Несмотря на то, что после усыновления я неизменно получал родительскую любовь, мысли о родной матери никуда не пропадали. Более того, с каждым годом они становились все тревожнее. Казалось, будто чем старше я становлюсь, тем старше становиться она, и мы отдаляемся из-за этого еще дальше. Узнав в девятилетнем возрасте правду о том, что родительская любовь отлична от любви к девушке, моя глубинная детская жажда к родной матери, хотел я этого или нет, начала идти наружу, стремительно нарастать во мне. Теперь мне было недостаточно узнать одну лишь причину, из-за которой я оказался в детском доме: теперь я хотел быть любим ею – своей родной матерью. Я начинал верить, что вместе с ней моя жизнь станет полноценнее, в своих фантазиях я представлял, как мы познакомимся, как будем поддерживать друг друга, что об этом никто не будет знать, что мы сможем дать вторую жизнь нашей когда-то прерванной связи – связи между матерью и сыном. Та, которую я еще даже не знал, была для меня яркой звездой, спрятанной где-то в далеком, скрытом от глаз других месте, но я верил, что, как только я найду ее, как только ее свет начнет падать в мою сторону, я окончательно сброшу с себя то бремя, которое нес с самого детства, я пойму, кто я, и таким образом обрету покой.

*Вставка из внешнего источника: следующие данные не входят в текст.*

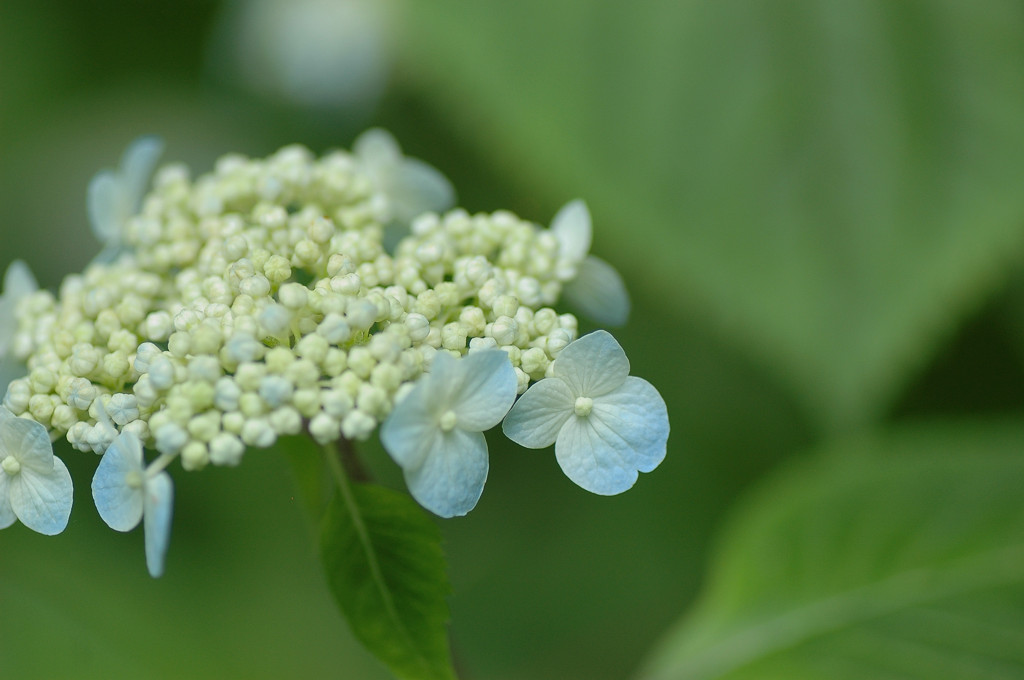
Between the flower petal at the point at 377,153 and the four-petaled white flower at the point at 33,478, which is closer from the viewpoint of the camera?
the four-petaled white flower at the point at 33,478

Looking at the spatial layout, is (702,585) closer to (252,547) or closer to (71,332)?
(252,547)

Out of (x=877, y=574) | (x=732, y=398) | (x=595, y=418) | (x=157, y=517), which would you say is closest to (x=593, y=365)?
(x=595, y=418)

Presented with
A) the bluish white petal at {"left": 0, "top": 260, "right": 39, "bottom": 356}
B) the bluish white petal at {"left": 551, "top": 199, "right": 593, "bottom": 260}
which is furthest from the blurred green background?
A: the bluish white petal at {"left": 0, "top": 260, "right": 39, "bottom": 356}

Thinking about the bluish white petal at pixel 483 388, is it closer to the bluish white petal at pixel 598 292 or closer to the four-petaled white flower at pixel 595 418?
the four-petaled white flower at pixel 595 418

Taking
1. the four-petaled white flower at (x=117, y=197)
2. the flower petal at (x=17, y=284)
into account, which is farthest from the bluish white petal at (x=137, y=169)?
the flower petal at (x=17, y=284)

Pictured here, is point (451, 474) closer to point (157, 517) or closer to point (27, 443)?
point (157, 517)
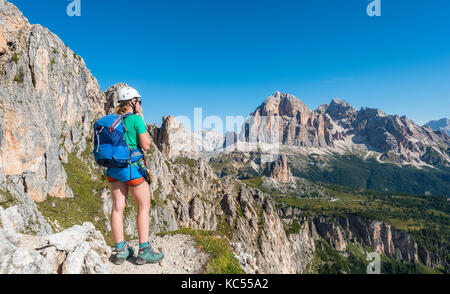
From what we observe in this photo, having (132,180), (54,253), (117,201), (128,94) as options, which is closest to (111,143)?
(132,180)

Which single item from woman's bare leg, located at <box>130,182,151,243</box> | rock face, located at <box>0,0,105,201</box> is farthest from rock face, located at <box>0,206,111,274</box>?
rock face, located at <box>0,0,105,201</box>

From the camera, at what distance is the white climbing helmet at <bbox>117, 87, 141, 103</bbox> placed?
7.78 meters

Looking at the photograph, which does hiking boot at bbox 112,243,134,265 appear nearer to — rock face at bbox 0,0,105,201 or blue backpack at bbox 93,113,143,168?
blue backpack at bbox 93,113,143,168

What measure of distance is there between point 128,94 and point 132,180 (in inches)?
116

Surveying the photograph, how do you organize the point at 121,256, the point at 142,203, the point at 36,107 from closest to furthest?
the point at 142,203 → the point at 121,256 → the point at 36,107

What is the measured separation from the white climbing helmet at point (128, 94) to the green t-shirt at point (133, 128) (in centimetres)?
80

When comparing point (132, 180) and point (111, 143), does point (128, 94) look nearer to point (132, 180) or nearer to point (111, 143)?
point (111, 143)

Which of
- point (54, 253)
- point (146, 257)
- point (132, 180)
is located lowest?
point (146, 257)

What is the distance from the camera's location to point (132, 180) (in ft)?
25.0

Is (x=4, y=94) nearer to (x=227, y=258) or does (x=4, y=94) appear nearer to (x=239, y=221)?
(x=227, y=258)

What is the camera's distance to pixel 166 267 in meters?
8.88

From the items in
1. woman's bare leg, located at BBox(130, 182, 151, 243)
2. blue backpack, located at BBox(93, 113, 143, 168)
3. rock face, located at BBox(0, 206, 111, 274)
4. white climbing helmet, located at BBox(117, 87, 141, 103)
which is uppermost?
white climbing helmet, located at BBox(117, 87, 141, 103)

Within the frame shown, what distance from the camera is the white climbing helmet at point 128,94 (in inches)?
306
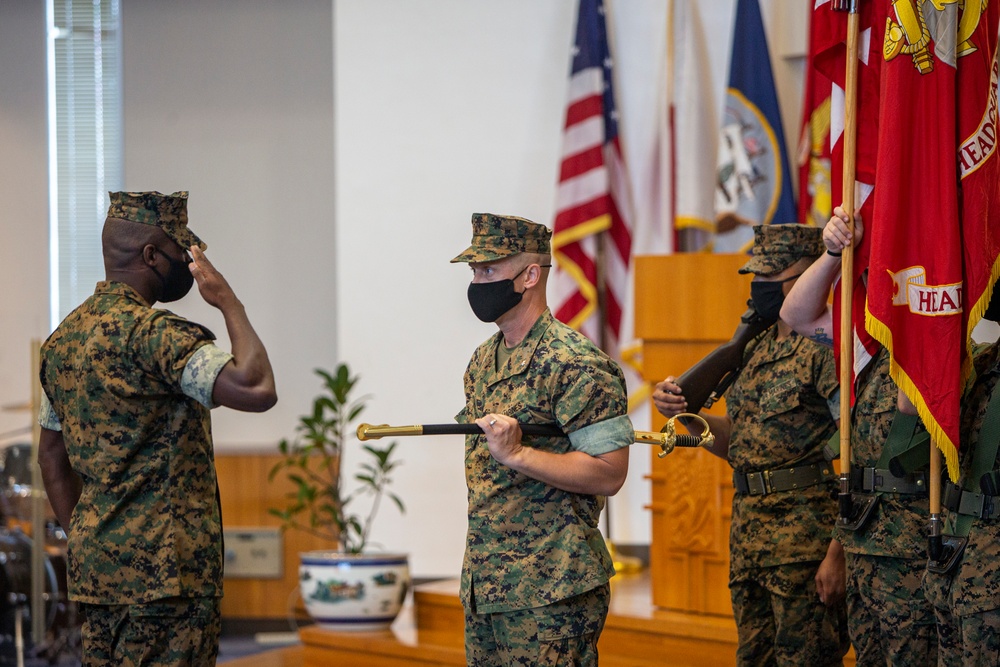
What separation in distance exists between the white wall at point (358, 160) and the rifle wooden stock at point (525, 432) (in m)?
3.31

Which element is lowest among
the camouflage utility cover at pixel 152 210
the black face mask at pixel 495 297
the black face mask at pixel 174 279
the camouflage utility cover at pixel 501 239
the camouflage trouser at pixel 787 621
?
the camouflage trouser at pixel 787 621

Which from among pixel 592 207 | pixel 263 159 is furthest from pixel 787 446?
pixel 263 159

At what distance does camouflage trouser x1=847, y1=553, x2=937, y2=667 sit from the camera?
2678 millimetres

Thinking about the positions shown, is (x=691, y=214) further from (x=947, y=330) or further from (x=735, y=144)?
(x=947, y=330)

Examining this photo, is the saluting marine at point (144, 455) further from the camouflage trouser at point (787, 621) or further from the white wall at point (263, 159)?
the white wall at point (263, 159)

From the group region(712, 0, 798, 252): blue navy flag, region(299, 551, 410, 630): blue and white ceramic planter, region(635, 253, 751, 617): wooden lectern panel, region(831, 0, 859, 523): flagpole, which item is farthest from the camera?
region(712, 0, 798, 252): blue navy flag

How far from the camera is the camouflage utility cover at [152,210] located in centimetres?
265

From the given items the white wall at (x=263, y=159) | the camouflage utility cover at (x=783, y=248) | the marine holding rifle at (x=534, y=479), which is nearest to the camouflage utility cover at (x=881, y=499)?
the camouflage utility cover at (x=783, y=248)

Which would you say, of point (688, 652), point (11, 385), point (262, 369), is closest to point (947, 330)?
point (262, 369)

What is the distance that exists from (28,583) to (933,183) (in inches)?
181

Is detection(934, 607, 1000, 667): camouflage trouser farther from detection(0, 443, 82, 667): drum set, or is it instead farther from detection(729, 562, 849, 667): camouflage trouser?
detection(0, 443, 82, 667): drum set

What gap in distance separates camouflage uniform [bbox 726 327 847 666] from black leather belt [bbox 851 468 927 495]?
0.92ft

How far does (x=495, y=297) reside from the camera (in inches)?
104

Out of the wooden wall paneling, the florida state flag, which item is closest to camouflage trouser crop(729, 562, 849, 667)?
the florida state flag
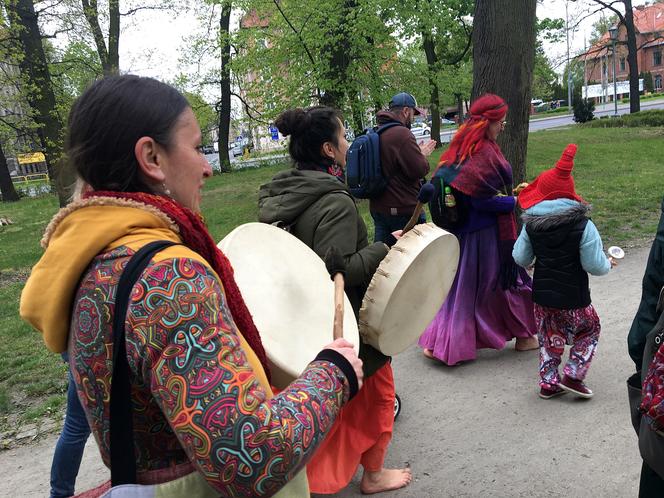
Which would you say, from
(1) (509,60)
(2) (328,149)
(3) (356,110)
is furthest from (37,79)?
(2) (328,149)

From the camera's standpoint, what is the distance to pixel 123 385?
1.05 metres

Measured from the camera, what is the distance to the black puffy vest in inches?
128

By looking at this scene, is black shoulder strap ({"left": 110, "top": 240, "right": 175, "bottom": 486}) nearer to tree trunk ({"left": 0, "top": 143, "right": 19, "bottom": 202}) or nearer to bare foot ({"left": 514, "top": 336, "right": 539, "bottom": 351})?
bare foot ({"left": 514, "top": 336, "right": 539, "bottom": 351})

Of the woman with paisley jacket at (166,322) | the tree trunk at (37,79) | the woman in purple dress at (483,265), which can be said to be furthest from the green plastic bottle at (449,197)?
the tree trunk at (37,79)

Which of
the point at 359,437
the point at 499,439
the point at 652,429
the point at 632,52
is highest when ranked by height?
the point at 632,52

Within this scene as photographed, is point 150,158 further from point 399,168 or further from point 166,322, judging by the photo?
point 399,168

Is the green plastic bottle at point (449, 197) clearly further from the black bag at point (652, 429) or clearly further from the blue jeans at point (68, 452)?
the blue jeans at point (68, 452)

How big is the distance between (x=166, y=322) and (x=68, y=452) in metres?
2.06

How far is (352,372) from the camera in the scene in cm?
119

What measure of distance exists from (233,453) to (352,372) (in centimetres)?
31

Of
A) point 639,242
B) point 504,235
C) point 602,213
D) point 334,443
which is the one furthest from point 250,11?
point 334,443

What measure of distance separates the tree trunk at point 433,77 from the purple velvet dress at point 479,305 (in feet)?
37.2

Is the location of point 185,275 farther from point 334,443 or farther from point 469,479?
point 469,479

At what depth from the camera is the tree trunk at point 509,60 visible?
224 inches
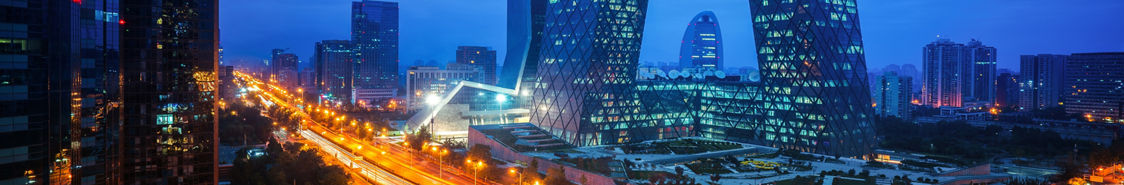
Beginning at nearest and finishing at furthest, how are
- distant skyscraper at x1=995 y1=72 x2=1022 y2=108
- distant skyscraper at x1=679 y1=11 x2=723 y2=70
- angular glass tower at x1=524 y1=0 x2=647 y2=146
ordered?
angular glass tower at x1=524 y1=0 x2=647 y2=146 < distant skyscraper at x1=679 y1=11 x2=723 y2=70 < distant skyscraper at x1=995 y1=72 x2=1022 y2=108

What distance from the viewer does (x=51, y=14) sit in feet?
94.1

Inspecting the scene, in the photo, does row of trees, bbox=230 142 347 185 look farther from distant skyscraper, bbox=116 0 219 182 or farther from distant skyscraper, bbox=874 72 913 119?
distant skyscraper, bbox=874 72 913 119

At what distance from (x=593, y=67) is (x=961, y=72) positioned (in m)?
130

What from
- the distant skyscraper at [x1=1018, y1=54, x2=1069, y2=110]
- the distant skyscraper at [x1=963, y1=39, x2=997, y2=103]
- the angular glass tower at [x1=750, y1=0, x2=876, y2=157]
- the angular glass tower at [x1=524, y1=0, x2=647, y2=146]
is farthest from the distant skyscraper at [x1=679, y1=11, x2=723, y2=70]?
the distant skyscraper at [x1=963, y1=39, x2=997, y2=103]

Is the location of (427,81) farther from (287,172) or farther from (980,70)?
(980,70)

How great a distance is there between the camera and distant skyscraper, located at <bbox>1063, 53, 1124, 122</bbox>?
12512cm

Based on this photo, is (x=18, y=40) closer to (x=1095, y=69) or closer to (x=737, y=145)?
(x=737, y=145)

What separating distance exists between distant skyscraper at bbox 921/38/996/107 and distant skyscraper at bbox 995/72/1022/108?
4.08 m

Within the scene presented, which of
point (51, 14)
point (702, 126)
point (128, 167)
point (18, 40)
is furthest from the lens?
point (702, 126)

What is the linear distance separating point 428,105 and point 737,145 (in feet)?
132

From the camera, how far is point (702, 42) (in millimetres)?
132375

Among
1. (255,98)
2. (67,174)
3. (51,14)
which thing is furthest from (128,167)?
(255,98)

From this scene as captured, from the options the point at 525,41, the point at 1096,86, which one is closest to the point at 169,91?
the point at 525,41

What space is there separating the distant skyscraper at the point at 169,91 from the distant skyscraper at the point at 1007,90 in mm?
169158
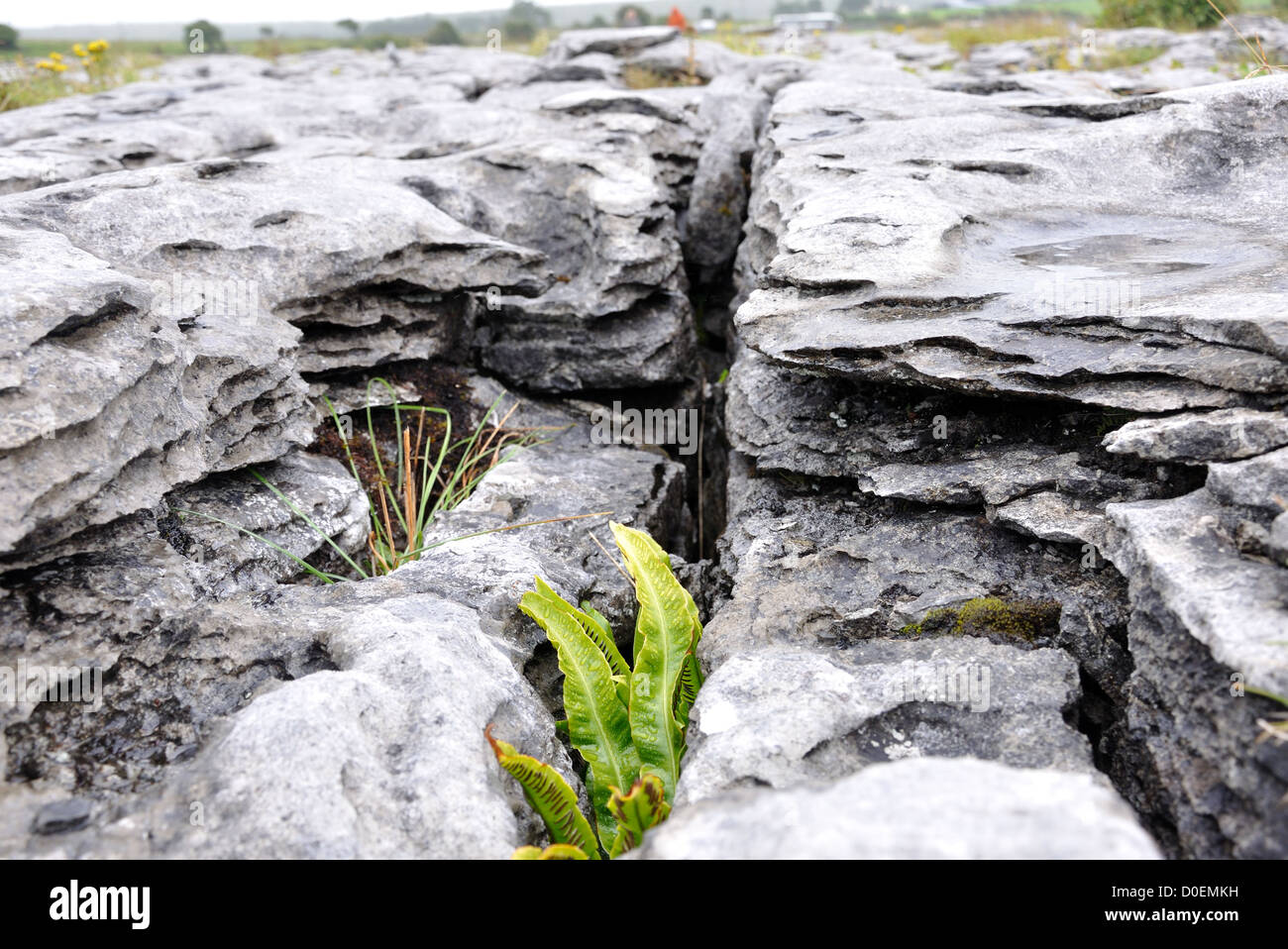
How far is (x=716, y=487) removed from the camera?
6066 millimetres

Я знал имя, фамилию и возраст моей биологической матери – мне рассказала об этом одна из воспитательниц, когда я учился во втором классе. Она работала в нашем детском доме все время, сколько я себя помню, и я относил ее к «хорошим» воспитательницам. Она водила меня в школу с первого класса и за это время мы более-менее поладили. Меня водили и другие воспитательницы, но только с ней я мог свободно болтать, рассказывать о своих школьных днях. И вот однажды зимой, когда мы возвращались вечером из школы, как обычно, пешком – школа была совсем недалеко от детского дома – эта воспитательница сказала мне, что провожает меня последний раз, так как уходит с работы из-за ухудшающегося здоровья, и поэтому меня будет водить другая женщина. Слова ее меня расстроили не только потому, что мне придется ходить с другой воспитательницей, которая с большой вероятностью окажется мрачной и совсем неразговорчивой, но и потому, что я давно собирался спросить у нее про маму, так как близость нашего общения в моем детском понимании позволяла сделать это, но я никак не решался; а теперь, узнав, что скоро этой возможности у меня и вовсе не будет, я решил более не медлить и сразу же обратился к ней, конечно, ни на что не надеясь.
– Ольга Валерьевна, – уверенно сказал я, – вы не могли бы сказать, как зовут мою маму? – Я смотрел на нее с поднятой головой, и она приподняла свои прямоугольные очки ближе к глазам.
– Зачем тебе знать об этом? – спросила она.
– Хочу найти ее, когда вырасту, – с таким же напором ответил я.
Она посмотрела на меня еще пару мгновений, а затем увела взгляд вперед.
– Нам нельзя говорить об этом вам, детям.
– Почему? – в недоумении спросил я.
– Есть правила, которые мы должны соблюдать на работе, – спокойно продолжала она.
В детском доме незнание о своих родителях было чем-то само собой разумеющимся. Я никогда не слышал, чтобы кто-то говорил о своих родителях. Будто это было какое-то табу. Меня всегда поражало, что никто и не пытается узнать о них, будто они чего-то боятся. Но на самом деле это был вовсе не страх – это была всеобщая глубокая обида.